TEXT SECTION >>
+ + +

Build and Installation of SST/macro

Downloading

SST/macro is available at http://bitbucket.org/sst-ca/sstmacro. You can get SST/macro in the following ways:

Download a .tar of a release on the downloads page \ (bitbucket.org/sst-ca/sstmacro/downloads)
Download a .tar of the repository on the main overview page
Clone the repository with Mercurial.

If you're using Mercurial, you can run the command:

1 $ hg clone http://bitbucket.org/sst-ca/sstmacro -r default

The -r default only downloads the current development branch and can be omitted if you want to bring in the entire history. The download can take a very long time on some systems to generate the "deltas" in the revision history. You can save yourself a lot of waiting by only downloading the default revision. If you're behind a firewall, make sure the http proxy is set in your ~/.hgrc file:

 [http_proxy]
 host=path-to-proxy:prox-port 
 [https_proxy] 
 host=path-to-proxy:prox-port 

If you'd like to use ssh for convenience, you'll have to modify your clone slightly by adding the "hg" username:

1 $ hg clone ssh://hg@bitbucket.org/sst-ca/sstmacro

and also add your public key to your bitbucket user account. Also, SST/macro uses subrepos, so for using ssh you should add the following to your ~/.hgrc

 [subpaths]
 https://bitbucket.org/sst-ca/dumpi = \
         ssh://hg@bitbucket.org/sst-ca/dumpi
 https://bitbucket.org/sst-ca/sstmacro-pth = \
         ssh://hg@bitbucket.org/sst-ca/sstmacro-pth

so that the http requests are converted to ssh.

Dependencies

A C/C++ compiler is required. gcc 4.2 and onward is known to work.
(optional, recommended) Qt libraries and build system (qmake) are needed to build the GUI input configuration tool. Qt 5.0 and above are suggested, although 4.9 has been observed in the wild to work (Section Building the GUI).
(optional) Mercurial is needed in order to clone the source code repository, but you can also download a tar (Section Downloading).
(optional, recommended) Autoconf and related tools are needed unless you are using an unmodified release or snapshot tar archive.
- Autoconf: 2.64 or later should work and 2.68 is known to work
- Automake: 1.11 or later should work and 1.11.1 is known to work
- Libtool: 2.2.6 or later should work and 2.4 is known to work
(optional) Doxygen and Graphviz are needed to build the documentation.
(optional) Graphviz is needed to collect call graphs.
(optional) VTK is needed for advanced vis features.
(optional) Python with the argparse module installed is required to run UPC skeletons. Python 2.7 and on should have this.

Configuration and Building

For a list of known compatible systems, see in the PDF manual.

Once SST/macro is extracted to a directory, we recommend the following as a baseline configuration, including building outside the source tree:

 sstmacro$ ./bootstrap.sh
 sstmacro$ mkdir build
 sstmacro$ cd build
 sstmacro/build$ ../configure --prefix=/path-to-install 

A complete list of options can be seen by running `../configure –help'. Some common options:

–enable-graphviz : Enables the collection of simulated call graphs, which can be viewed with graphviz.

+ + +

GIVEN TASK A >>
Tally the lines in the entries below that contain the string "rock", and reply with only that number.

TASK MATERIAL >>
+ + +

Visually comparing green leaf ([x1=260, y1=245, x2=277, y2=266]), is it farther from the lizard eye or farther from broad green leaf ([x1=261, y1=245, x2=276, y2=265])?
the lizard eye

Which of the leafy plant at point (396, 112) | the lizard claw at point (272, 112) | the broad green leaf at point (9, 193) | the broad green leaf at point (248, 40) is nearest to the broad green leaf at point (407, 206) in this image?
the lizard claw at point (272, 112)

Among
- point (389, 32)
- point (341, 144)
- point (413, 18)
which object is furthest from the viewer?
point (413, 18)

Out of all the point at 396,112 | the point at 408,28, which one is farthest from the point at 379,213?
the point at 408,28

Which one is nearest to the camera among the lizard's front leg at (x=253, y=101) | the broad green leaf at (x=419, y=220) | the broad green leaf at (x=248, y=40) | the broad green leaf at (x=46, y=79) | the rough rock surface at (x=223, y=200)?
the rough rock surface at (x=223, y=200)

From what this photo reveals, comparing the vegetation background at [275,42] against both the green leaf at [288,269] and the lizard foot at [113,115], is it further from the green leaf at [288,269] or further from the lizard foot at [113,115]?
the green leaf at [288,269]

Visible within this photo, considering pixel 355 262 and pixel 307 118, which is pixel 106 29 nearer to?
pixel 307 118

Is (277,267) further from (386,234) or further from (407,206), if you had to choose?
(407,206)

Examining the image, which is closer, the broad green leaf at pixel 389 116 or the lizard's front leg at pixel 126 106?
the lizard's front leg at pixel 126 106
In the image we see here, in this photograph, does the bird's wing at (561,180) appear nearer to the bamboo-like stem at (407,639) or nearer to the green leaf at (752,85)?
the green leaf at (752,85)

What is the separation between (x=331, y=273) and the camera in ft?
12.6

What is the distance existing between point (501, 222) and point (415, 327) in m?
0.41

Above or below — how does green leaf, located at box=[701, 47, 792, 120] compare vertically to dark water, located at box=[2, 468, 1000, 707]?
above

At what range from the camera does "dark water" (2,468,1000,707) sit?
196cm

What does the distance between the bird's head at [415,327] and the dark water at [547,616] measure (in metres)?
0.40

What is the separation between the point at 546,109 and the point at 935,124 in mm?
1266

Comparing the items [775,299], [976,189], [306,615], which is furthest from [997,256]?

+ + +

GIVEN TASK B >>
Write the next part of the SST/macro build and installation guide above, picking up after the line describing the "–enable-graphviz" option.

ANSWER A >>
2

ANSWER B >>
–with-qt=$QMAKE: Direct SST/macro to the qmake executable. If no value is specified, it just assumes qmake is in your $PATH (see Section Building the GUI).
–enable-custom-new : Memory is allocated in larger chunks in the simulator, which can speed up large simulations.
–enable-fortran : Enable support for running fortran skeletons.
–enable-mpiparallel: Enable parallel discrete event simulation in distributed memory over MPI. See Section Parallel Simulations.

Once configuration has completed, printing a summary of the things it found, simply type `make'. It is recommended to use the `-j' option for a parallel build with as many cores as you have (otherwise it will take quite a while).

Post-Build

If the build did not succeed, check Known Issues for known issues, or contact SST/macro support for help (sstma.nosp@m.cro-.nosp@m.suppo.nosp@m.rt@g.nosp@m.oogle.nosp@m.grou.nosp@m.ps.co.nosp@m.m).

If the build was successful, it is recommended to run the range of tests to make sure nothing went wrong. To do this, and also install SST/macro to the install path specified during installation, run the following commands:

 sstmacro/build$ make -j8 check
 sstmacro/build$ sudo make install
 sstmacro/build$ export PATH=$PATH:/path-to-install
 sstmacro/build$ make -j8 installcheck

Make check runs all the tests we use for development, which checks all functionality of the simulator. Make installcheck compiles some of the skeletons that come with SST/macro, linking against the installation.

Important: After SST/macro is installed, add /path-to-install/bin to your PATH variable (we keep it in our .bashrc, .profile, etc). Applications and other code linking to SST/macro use Makefiles that use the sst++ compiler wrapper that is installed there for convenience to figure out where headers and libraries are. If you are building a skeleton (or running make installcheck) and you get errors along the lines of "can't find sst++", you probably forgot this step.

Known Issues

Any build or runtime problems should be reported to sstma.nosp@m.cro-.nosp@m.devel.nosp@m.@goo.nosp@m.glegr.nosp@m.oups.nosp@m..com. We try to respond as quickly as possible.
make -j: When doing a parallel compile dependency problems can occur. There are a lot of inter-related libraries and files. Sometimes the Makefile dependency tracker gets ahead of itself and you will get errors about missing libraries and header files. If this occurs, restart the compilation. If the error vanishes, it was a parallel dependency problem. If the error persists, then it's a real bug.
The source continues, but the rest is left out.